For many high school and college students, the idea of jumping into the next phase of life immediately after graduation is daunting. Some of these students choose to take a gap year – time off to pursue a passion, build a skill, travel the world or simply relax before they must make the potentially stressful transition to their next degree program or full-time employment.
This time off can be beneficial, yet only 19 percent of American millennials have even thought about taking a gap year, according to a study by Topdeck and YouGov. Some young people don't believe they can afford to take a gap year (41 percent), while others are afraid taking one would set them back in their careers (19 percent).
The secret is to take a productive gap year that will help propel you into the workforce.
"Employers hire passionate people, interesting people [whom] they will enjoy working with," said Libryia Jones, founder of Wanderist Life. "[People who travel] end up having a much more interesting profile than a person who just has the skill set to do the job."
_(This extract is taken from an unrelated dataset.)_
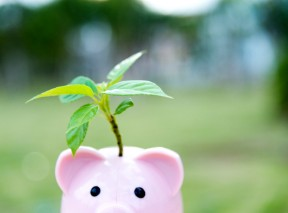 piggy bank growing a plant as a self-directed sep ira fast - blog (2)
Here are five ways to make sure your gap year is productive and successful. [Transitioning from college to the working world can be difficult. Here's how to make it easier on yourself.]
Do your research and start planning early
The first step to having a productive gap year is to do research and determine what you want to accomplish during your time off. Do you want to travel? Do volunteer work? Get inspired by visiting website dedicated to gap years, make a Pinterest board with all the gap year possibilities, or create a list of everything you want to accomplish.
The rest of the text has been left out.